Ecosyste.ms: Awesome

An open API service indexing awesome lists of open source software.

Awesome Lists | Featured Topics | Projects

https://github.com/aszot/rl-utils


https://github.com/aszot/rl-utils

Last synced: about 2 months ago
JSON representation

Awesome Lists containing this project

README

        

# RL Job Launcher and Plotting Utilities

# Installation
Requires Python >= 3.7.

* `pip install rl-exp-utils`
* To install from source: `git clone https://github.com/ASzot/rl-utils.git && cd rl-utils && git install -e .`

# Experiment Launcher
Utility script to launch jobs on Slurm (either via sbatch or srun), in a new tmux window, with PyTorch distributed, or in the current shell.

==================================================

Summarize the rl-utils README in two sentences. These items have no connection to the rl-utils README.

» Records supplied:
==================================================

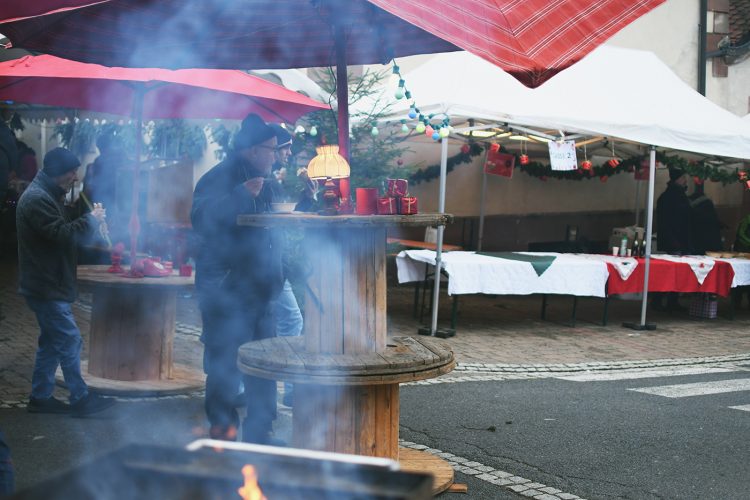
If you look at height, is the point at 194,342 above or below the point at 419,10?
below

==================================================

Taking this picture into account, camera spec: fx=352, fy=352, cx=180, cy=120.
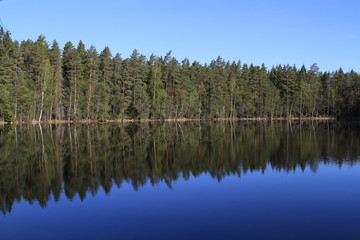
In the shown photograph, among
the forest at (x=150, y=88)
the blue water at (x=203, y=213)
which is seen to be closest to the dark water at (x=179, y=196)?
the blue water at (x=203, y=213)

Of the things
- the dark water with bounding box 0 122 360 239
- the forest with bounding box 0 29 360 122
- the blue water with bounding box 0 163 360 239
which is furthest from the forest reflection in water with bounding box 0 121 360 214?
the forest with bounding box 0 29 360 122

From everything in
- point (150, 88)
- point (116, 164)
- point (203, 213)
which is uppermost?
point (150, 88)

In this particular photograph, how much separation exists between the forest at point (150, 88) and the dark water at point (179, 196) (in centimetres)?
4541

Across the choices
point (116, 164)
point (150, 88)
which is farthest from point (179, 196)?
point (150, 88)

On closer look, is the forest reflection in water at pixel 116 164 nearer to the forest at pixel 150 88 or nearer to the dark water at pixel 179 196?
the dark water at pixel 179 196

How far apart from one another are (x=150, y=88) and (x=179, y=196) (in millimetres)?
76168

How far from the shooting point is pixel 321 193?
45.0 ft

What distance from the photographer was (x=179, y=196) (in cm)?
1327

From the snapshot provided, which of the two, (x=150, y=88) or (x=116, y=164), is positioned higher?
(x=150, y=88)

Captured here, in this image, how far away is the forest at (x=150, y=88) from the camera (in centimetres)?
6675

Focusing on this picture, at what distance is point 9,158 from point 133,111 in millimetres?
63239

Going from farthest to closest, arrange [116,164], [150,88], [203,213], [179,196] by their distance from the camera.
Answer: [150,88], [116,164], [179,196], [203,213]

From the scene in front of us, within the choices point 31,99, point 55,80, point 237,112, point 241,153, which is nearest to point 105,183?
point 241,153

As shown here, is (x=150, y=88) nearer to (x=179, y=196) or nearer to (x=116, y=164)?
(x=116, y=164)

==================================================

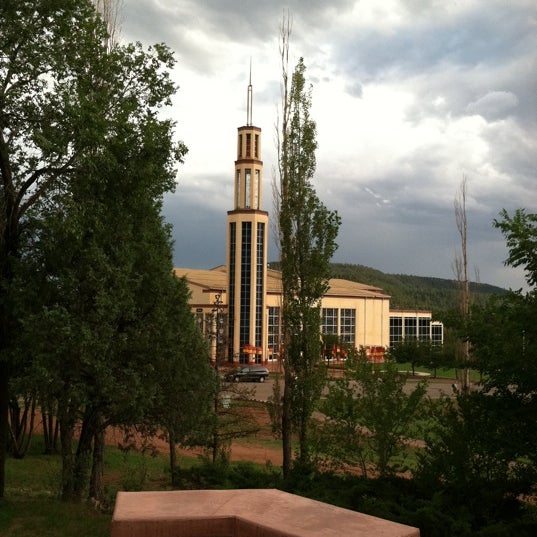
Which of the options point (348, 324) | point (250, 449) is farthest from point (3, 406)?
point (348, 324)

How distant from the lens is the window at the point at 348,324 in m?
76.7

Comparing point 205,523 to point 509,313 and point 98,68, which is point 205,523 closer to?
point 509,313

==================================================

» Exercise solution:
The rl-utils project offers RL job launcher and plotting utilities, requires Python 3.7 or later, and can be installed with `pip install rl-exp-utils` or from source by cloning its GitHub repository. Its experiment launcher is a utility script that launches jobs on Slurm through sbatch or srun, in a new tmux window, with PyTorch distributed, or in the current shell.